§ YOUR INSTRUCTIONS: Copy out each line of the data below in which "scientific" appears.
──────── EXTRACTED ENTRIES ────────
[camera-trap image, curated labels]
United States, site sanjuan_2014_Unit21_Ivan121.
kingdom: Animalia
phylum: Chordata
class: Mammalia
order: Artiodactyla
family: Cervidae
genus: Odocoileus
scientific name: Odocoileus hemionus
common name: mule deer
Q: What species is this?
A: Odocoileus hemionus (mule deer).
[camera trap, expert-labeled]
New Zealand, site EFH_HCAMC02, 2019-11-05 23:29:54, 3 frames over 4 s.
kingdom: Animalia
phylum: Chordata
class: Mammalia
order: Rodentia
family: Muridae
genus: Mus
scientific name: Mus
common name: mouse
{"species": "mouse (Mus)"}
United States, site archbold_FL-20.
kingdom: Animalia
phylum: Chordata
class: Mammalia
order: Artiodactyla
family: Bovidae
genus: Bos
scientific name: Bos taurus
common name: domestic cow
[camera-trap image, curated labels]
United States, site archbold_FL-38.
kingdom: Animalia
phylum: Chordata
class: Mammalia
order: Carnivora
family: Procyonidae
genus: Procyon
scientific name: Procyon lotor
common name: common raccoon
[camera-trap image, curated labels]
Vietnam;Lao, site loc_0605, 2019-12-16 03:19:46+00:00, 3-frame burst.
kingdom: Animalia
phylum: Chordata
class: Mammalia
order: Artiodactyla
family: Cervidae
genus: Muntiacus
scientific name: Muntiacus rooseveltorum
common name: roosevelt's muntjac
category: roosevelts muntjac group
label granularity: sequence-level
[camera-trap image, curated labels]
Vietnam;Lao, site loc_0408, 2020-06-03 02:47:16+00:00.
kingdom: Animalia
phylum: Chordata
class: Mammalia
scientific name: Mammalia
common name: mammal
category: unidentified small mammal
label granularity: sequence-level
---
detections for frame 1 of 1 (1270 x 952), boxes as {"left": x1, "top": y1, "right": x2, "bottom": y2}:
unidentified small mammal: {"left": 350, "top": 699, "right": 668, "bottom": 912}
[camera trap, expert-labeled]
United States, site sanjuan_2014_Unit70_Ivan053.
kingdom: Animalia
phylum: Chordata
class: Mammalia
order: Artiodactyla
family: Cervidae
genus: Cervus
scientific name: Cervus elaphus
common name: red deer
────────
§ RESPONSE FOR THIS EXERCISE:
scientific name: Odocoileus hemionus
scientific name: Mus
scientific name: Bos taurus
scientific name: Procyon lotor
scientific name: Muntiacus rooseveltorum
scientific name: Mammalia
scientific name: Cervus elaphus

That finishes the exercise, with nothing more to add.